[[ Source extract, beginning ]]

LRU Caching

Caching is an invaluable tool for lowering the stress of repeated computes on your expensive functions, if you anticipate calling it with a relatively-narrow set of arguments. I read about it in the context of model.predict() calls, but wanted to lean on a more canonical example to show the how performance compares, caching vs non. The code is lifted and altered from the functools.lru_cache() documentation.

By Example

Below, I’ve got two identical implementations for recursively serving up Fibonacci numbers– the only difference being that one of them counts the number of times the function is called, and the other caches the results its seen for later use.

from functools import lru_cache

@lru_cache(maxsize=64)
def fib(n):
    if n < 2:
        return n
    else:
        return fib(n-1) + fib(n-2)
fib_call_count = 0

def fib_no_cache(n):
    global fib_call_count
    fib_call_count += 1
    
    if n < 2:
        return n
    else:
        return fib_no_cache(n-1) + fib_no_cache(n-2)

Speed

Without caching, fib(20) runs on the order of milliseconds

%%timeit

fib_no_cache(20)
2.91 ms ± 51.3 µs per loop (mean ± std. dev. of 7 runs, 100 loops each)

With caching, it’s measured instead in nanoseconds, which several orders of magnitude faster (10^-3) vs (10^-9)

[[ Source extract, end ]]
[[ Recorded information, beginning ]]

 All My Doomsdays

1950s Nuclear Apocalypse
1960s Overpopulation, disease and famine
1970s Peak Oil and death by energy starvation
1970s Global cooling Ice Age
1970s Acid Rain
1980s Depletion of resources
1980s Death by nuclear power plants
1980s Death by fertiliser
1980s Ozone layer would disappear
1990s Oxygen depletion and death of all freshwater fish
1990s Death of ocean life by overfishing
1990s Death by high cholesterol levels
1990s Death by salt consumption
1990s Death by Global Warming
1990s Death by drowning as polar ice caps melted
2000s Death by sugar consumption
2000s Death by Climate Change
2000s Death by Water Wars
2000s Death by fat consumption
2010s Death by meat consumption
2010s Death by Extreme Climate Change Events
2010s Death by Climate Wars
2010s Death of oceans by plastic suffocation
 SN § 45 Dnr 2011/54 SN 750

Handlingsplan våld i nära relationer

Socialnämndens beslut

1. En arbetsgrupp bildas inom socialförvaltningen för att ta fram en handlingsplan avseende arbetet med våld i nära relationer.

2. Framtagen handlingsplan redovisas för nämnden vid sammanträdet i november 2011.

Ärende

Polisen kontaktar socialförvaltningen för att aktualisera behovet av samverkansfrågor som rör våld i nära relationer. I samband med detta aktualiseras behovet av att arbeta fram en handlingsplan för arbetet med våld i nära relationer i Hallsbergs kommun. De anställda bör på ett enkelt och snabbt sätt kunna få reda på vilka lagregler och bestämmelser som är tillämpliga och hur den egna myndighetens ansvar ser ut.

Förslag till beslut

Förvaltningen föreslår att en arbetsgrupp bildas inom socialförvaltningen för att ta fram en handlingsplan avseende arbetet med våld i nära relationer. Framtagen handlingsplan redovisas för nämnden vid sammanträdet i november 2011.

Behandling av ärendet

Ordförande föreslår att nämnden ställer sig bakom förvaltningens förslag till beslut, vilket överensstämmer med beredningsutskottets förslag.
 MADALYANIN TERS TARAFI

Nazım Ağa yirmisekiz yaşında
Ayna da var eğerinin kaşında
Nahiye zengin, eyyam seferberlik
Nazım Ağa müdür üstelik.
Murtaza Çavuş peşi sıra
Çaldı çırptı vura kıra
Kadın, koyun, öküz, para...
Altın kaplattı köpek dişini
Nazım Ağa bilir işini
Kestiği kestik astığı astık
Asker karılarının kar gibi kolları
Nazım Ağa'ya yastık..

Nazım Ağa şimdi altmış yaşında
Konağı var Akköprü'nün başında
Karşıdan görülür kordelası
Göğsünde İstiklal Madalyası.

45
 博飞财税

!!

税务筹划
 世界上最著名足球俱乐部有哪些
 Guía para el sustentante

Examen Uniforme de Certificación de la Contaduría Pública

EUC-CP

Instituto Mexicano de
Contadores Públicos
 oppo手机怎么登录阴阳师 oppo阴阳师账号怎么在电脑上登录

[[ Recorded information, end ]]
[[ Recorded information, beginning ]]

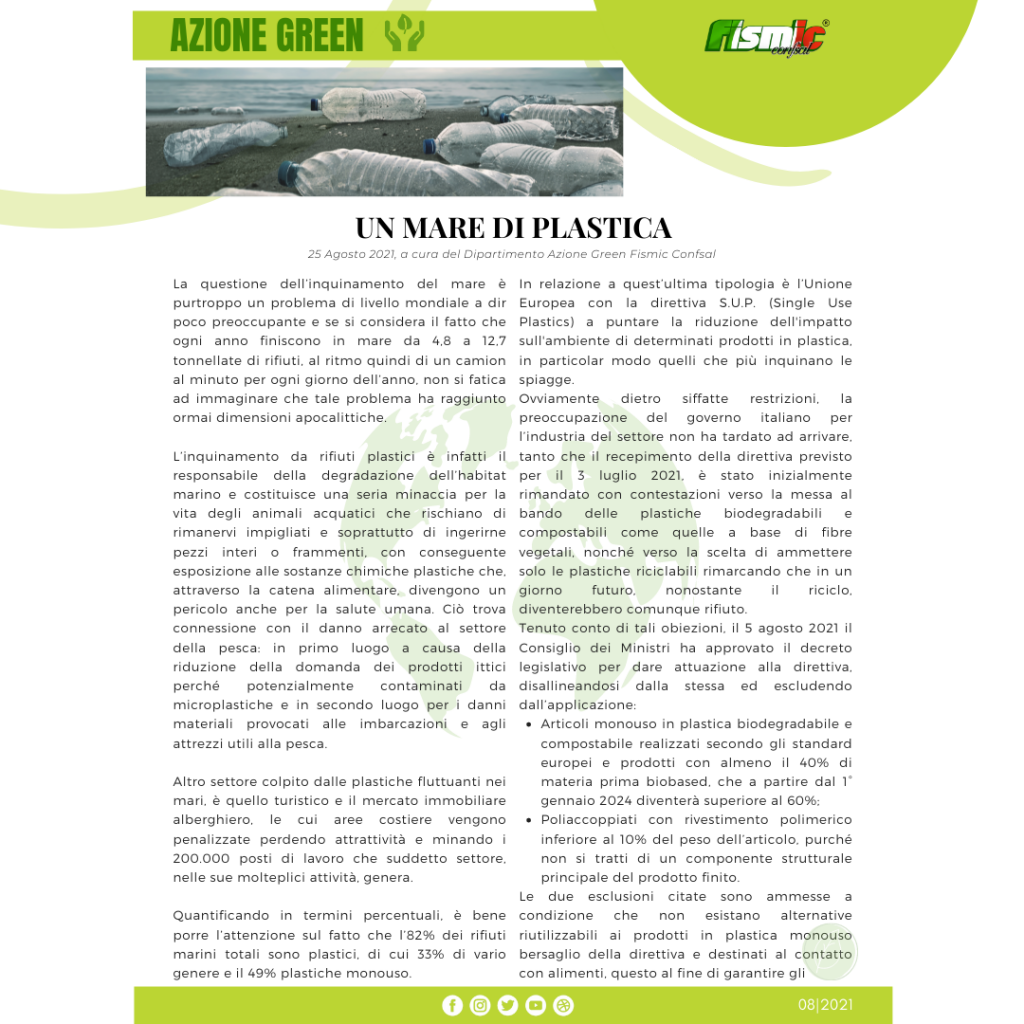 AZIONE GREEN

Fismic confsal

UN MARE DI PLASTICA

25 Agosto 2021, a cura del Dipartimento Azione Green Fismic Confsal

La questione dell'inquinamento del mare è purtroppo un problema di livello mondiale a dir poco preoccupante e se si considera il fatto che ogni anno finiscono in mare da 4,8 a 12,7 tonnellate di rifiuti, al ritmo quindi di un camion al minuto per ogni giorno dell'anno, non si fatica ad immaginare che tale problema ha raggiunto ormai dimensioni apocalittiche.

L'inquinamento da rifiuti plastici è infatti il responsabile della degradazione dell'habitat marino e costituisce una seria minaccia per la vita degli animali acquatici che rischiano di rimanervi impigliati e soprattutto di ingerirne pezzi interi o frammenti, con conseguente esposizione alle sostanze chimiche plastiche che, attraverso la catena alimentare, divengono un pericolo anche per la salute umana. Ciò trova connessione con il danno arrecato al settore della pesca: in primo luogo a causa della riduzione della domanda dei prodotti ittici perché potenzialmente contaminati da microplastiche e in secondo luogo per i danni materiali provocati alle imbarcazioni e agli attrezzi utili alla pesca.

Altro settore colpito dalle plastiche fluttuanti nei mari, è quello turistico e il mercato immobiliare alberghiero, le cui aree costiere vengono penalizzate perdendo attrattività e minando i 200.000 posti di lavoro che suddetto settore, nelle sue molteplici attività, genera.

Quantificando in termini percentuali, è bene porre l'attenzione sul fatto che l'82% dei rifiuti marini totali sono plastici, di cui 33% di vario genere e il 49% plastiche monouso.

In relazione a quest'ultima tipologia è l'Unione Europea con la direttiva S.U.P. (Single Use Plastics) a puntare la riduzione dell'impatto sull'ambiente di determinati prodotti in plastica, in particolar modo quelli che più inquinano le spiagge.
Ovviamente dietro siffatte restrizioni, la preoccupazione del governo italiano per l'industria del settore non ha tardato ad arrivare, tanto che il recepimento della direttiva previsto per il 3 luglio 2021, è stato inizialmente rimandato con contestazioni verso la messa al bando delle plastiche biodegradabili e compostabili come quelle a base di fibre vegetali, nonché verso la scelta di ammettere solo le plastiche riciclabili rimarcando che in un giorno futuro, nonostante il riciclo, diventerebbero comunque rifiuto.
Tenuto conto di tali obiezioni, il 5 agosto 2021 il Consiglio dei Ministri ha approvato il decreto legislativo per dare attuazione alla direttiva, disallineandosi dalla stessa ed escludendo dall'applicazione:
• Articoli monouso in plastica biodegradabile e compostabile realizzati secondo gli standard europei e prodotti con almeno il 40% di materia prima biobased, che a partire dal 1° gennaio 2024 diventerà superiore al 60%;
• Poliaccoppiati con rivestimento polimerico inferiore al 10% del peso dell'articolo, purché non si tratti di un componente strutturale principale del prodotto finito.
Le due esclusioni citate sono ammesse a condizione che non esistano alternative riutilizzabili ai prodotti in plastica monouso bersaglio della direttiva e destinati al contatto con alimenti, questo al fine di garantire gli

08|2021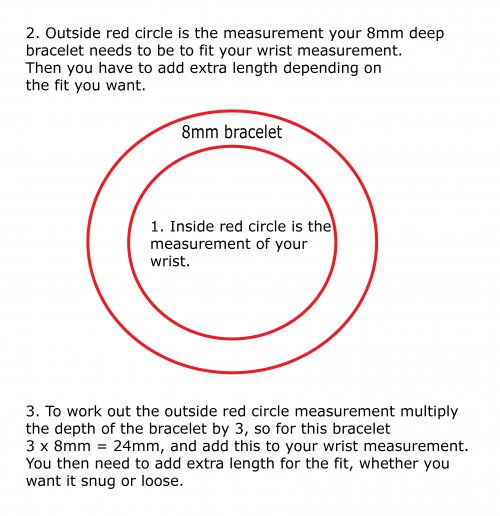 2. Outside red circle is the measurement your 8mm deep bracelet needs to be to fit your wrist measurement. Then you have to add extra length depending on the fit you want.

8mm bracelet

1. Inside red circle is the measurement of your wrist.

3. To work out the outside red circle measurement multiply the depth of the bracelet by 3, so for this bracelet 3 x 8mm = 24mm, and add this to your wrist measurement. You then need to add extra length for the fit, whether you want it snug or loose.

[[ Recorded information, end ]]
[[ Recorded information, beginning ]]

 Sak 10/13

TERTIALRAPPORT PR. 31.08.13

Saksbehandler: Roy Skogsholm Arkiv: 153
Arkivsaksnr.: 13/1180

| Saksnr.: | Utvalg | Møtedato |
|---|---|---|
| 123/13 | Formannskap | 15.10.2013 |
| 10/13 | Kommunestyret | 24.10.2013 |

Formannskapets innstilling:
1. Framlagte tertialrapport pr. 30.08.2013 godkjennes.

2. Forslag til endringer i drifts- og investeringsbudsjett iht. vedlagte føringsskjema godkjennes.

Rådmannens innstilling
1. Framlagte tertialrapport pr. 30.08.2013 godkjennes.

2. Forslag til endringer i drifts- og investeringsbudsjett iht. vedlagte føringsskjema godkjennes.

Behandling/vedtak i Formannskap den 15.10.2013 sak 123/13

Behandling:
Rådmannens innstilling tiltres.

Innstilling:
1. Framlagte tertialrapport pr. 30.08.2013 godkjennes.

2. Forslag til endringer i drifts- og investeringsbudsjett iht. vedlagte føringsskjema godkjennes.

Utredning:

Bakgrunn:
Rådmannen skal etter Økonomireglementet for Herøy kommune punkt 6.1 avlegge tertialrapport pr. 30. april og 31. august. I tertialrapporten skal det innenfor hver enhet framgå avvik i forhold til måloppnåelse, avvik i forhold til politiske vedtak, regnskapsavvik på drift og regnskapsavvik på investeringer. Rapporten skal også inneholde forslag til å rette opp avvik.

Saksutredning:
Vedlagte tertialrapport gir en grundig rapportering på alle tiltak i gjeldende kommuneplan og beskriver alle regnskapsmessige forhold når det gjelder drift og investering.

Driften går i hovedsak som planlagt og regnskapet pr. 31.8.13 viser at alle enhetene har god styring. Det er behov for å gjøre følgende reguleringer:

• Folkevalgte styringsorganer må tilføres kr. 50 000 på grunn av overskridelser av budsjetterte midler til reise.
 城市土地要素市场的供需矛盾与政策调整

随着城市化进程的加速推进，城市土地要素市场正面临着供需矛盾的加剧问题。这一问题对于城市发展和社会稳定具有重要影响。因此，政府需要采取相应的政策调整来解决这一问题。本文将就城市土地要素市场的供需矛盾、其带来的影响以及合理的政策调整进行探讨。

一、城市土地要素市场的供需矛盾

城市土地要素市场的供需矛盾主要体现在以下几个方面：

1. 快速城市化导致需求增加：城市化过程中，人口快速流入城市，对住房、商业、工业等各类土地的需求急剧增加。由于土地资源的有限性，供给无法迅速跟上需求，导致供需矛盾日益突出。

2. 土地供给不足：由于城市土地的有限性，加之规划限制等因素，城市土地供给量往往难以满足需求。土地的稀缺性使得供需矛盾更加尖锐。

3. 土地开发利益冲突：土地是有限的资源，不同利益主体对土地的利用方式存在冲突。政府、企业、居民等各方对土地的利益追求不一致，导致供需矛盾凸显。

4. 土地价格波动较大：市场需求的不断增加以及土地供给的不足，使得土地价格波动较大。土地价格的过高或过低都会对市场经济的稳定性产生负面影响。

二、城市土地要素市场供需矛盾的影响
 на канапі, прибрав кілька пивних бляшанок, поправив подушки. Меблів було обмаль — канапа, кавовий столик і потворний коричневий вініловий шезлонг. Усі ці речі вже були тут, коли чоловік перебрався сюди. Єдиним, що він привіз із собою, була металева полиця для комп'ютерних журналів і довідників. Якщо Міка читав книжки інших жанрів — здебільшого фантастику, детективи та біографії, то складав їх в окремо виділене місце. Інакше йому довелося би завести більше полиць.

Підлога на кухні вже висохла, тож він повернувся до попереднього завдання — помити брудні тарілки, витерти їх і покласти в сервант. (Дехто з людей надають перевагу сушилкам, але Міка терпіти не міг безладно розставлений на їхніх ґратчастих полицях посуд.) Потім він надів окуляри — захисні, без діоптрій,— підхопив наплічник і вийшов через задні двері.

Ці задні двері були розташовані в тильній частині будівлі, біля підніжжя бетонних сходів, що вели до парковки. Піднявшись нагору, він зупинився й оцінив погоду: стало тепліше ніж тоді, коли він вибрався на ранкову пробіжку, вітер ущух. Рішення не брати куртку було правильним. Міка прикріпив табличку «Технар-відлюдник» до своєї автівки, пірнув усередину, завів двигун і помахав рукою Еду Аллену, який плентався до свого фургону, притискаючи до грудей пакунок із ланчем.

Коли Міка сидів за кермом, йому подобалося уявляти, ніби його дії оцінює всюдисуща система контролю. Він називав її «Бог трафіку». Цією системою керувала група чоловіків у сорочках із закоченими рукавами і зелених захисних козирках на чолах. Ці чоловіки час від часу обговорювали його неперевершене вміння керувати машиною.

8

[[ Recorded information, end ]]

**Prompt A:** Using the LRU caching article, state whether each statement agrees with it: (i) the code was lifted and altered from the functools.lru_cache() documentation; (ii) the cached fib function sets maxsize to 128; (iii) without caching, fib(20) runs on the order of seconds. Answer yes or no for each, quoting the deciding words of the article.
**Prompt B:** Continue the LRU caching article from the point at which it stops.
The rows are not needed for this work.

**Written reply A:**
(i) Yes: "The code is lifted and altered from the functools.lru_cache() documentation."
(ii) No: "@lru_cache(maxsize=64)"
(iii) No: "Without caching, fib(20) runs on the order of milliseconds"

**Written reply B:**
%%timeit

fib(20)
56.5 ns ± 0.677 ns per loop (mean ± std. dev. of 7 runs, 10000000 loops each)

This alone is probably endorsement enough to use @lru_cache() where applicable.

Call Efficiency

We can get a good understanding of the increase in efficiency by inspecting some of the utilities functools gives us.

On its own, a user-defined function doesn’t come with anything attached to it, besides a host of __dunder__ methods.

def blank_function():
    pass

[x for x in blank_function.__dir__() if x.find('__') == -1]
[]

On the other hand, we can see that functions implemented under the @functools.lru_cache() decorator, get attached with a couple functions to interface with the cache.

[x for x in fib.__dir__() if x.find('__') == -1]
['cache_info', 'cache_clear']

In practice, we can use this function to inspect how much work is going on under the hood.

At start, the namedtuple shows that:

  • hits=0: The cache hasn’t provided a shortcut yet
  • misses=0: Nothing has been cached yet
  • maxsize=64: The number of values that will be cached
  • currsize=0: Similar to misses, this is how many values have been cached.

The key difference here is that currsize will only ever get as big as maxsize. At that point, it will drop the oldest cached call to fib(), as implied by the Last Recently Used in lru_cache().

fib.cache_clear()

print(fib.cache_info())
CacheInfo(hits=0, misses=0, maxsize=64, currsize=0)

Then, if we call our cached Fibonacci sequence, we can inspect how it’s leveraging its cache.

for i in range(5):
    print(f"Fib({i}) =", fib(i))
    print(fib.cache_info(), '\n')
Fib(0) = 0
CacheInfo(hits=0, misses=1, maxsize=64, currsize=1) 

Fib(1) = 1
CacheInfo(hits=0, misses=2, maxsize=64, currsize=2) 

Fib(2) = 1
CacheInfo(hits=2, misses=3, maxsize=64, currsize=3) 

Fib(3) = 2
CacheInfo(hits=4, misses=4, maxsize=64, currsize=4) 

Fib(4) = 3
CacheInfo(hits=6, misses=5, maxsize=64, currsize=5) 

Pausing here to remark on what we’re seeing.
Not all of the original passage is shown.